We utilized a difference‐in‐difference approach comparing NHs in border counties of states that implemented MLTSS with a control group of NHs in neighboring border counties in states that did not implement MLTSS. Sensitivity analyses included a triple‐difference model (stratified by Medicaid payer mix) and a within‐state comparison. We examined changes in six NH‐level outcomes (percentage of low‐care NH residents, facility occupancy, and four NH quality measures) after MLTSS implementation.

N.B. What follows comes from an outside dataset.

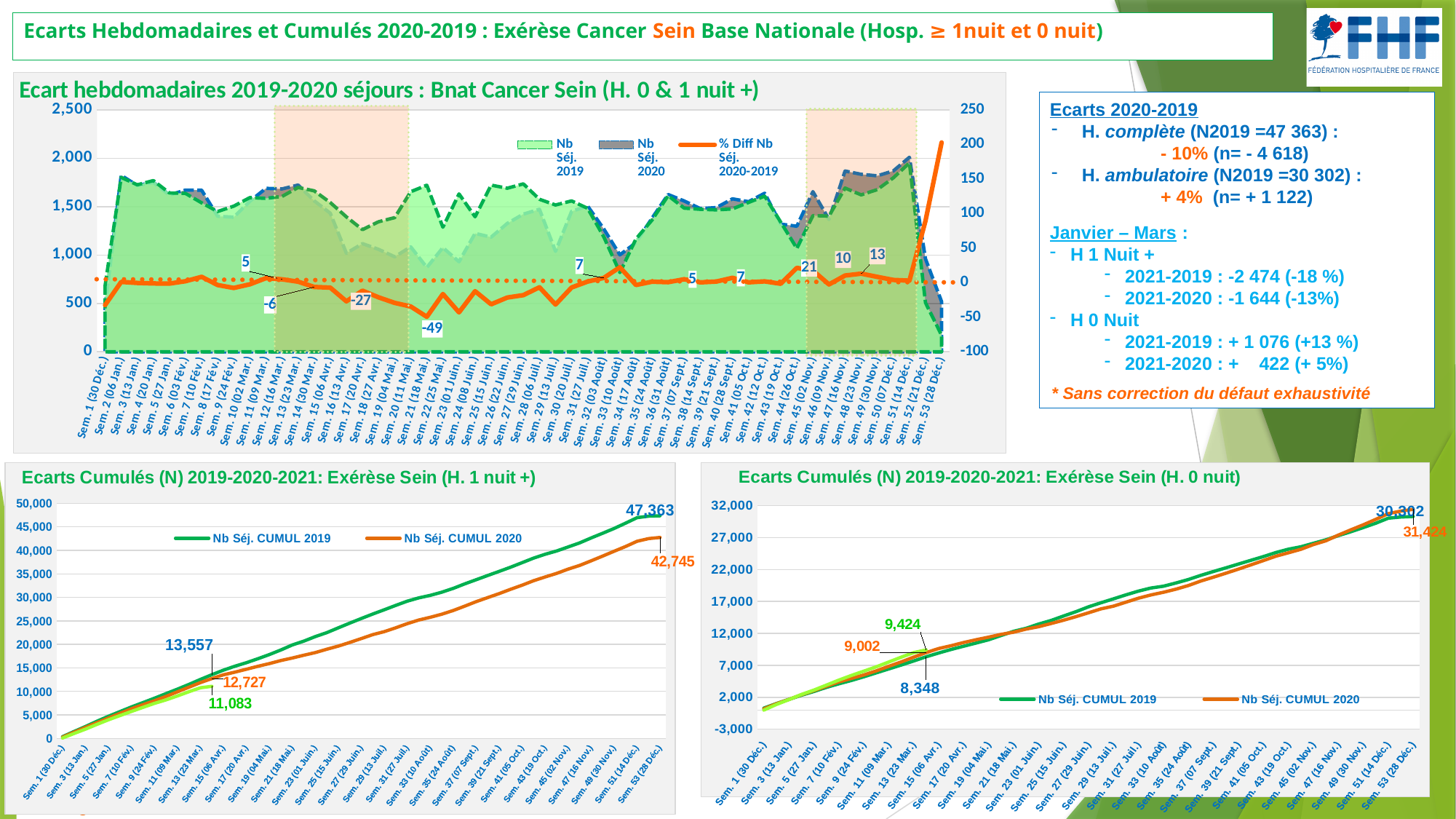
In the bottom-left chart (Ecarts Cumulés, H. 1 nuit +), what value is labelled in blue for Nb Séj. CUMUL 2019 around Sem. 13-15? 13,557 In the bottom-left chart (Ecarts Cumulés, H. 1 nuit +), do the cumulative values rise or fall along the x axis? Rise In the bottom-left chart (Ecarts Cumulés, H. 1 nuit +), what is the final cumulative value labelled for Nb Séj. CUMUL 2019? 47,363 What kind of chart is the bottom-left chart (Ecarts Cumulés, H. 1 nuit +)? Line chart In the bottom-right chart (Ecarts Cumulés, H. 0 nuit), which series ends higher at the last week: Nb Séj. CUMUL 2019 or Nb Séj. CUMUL 2020? Nb Séj. CUMUL 2020 In the top chart (Ecart hebdomadaires 2019-2020), what is the lowest labelled value on the % Diff Nb Séj. 2020-2019 line? -49 How many series does the legend of the top chart (Ecart hebdomadaires 2019-2020) list? 3 In the bottom-right chart (Ecarts Cumulés, H. 0 nuit), what is the difference between the final 2020 value (31,424) and the final 2019 value (30,302)? 1,122 In the bottom-left chart (Ecarts Cumulés, H. 1 nuit +), what is the final cumulative value labelled for Nb Séj. CUMUL 2020? 42,745 In the bottom-left chart (Ecarts Cumulés, H. 1 nuit +), what is the difference between the final 2019 value (47,363) and the final 2020 value (42,745)? 4,618 In the bottom-right chart (Ecarts Cumulés, H. 0 nuit), what is the final cumulative value labelled for Nb Séj. CUMUL 2020? 31,424 In the bottom-right chart (Ecarts Cumulés, H. 0 nuit), what is the final cumulative value labelled for Nb Séj. CUMUL 2019? 30,302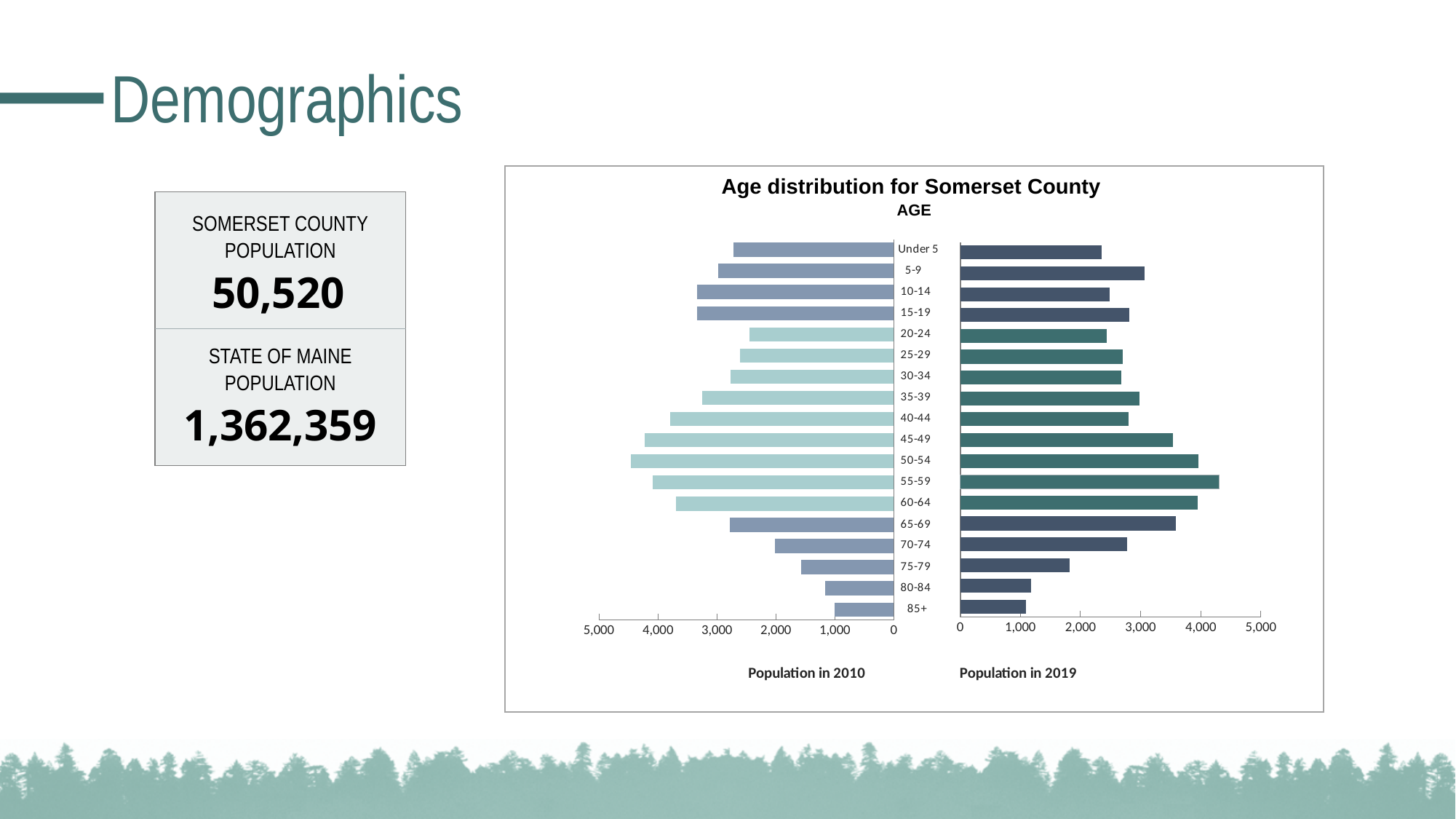
What kind of chart is used to show the age distribution for Somerset County? bar chart How many population series does the age distribution chart show? 2 What is the title of the chart on the slide? Age distribution for Somerset County Is the 2010 population for the 20-24 age group greater or less than 3,000? less Which age group has the largest population in 2010 in the age distribution chart? 50-54 For the 50-54 age group, which is larger: the population in 2010 or the population in 2019? Population in 2010 Is the 2010 population for the 50-54 age group greater or less than 4,000? greater How many age groups are shown in the age distribution chart? 18 Is the 2019 population for the 75-79 age group greater or less than 2,000? less For the 65-69 age group, which is larger: the population in 2010 or the population in 2019? Population in 2019 Which age group has the largest population in 2019 in the age distribution chart? 55-59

Data collection/extraction methods

For each state, all freestanding NHs in border counties were included, as were NHs in neighboring counties located in other states. Information on low‐care residents was aggregated to the NH level from MDS data, then combined with Online Survey Certification and Reporting (OSCAR) and Certification and Survey Provider Enhanced Reporting (CASPER) data.

Principal findings

MLTSS had no statistically significant effects on NH quality outcomes in Massachusetts or Kansas. In Ohio, MLTSS led to an increase of 0.21 nursing hours per resident day [95% CI: 0.03, 0.40], and a decrease of 1.47 deficiencies [95% CI: −2.52, −0.42] and 9.38 deficiency points [95% CI: −18.53, −0.24] per certification survey. After MLTSS, occupancy decreased by 1.52 percentage points [95% CI: −2.92, −0.12] in Massachusetts, but increased by 3.17 percentage points [95% CI: 0.36, 5.99] in Ohio. We found no effect on low‐care residents in any state. Findings were moderately sensitive to the choice of comparator group.


The study provides little evidence that MLTSS reduces quality of care, occupancy, or the percentage of low‐care residents in NHs.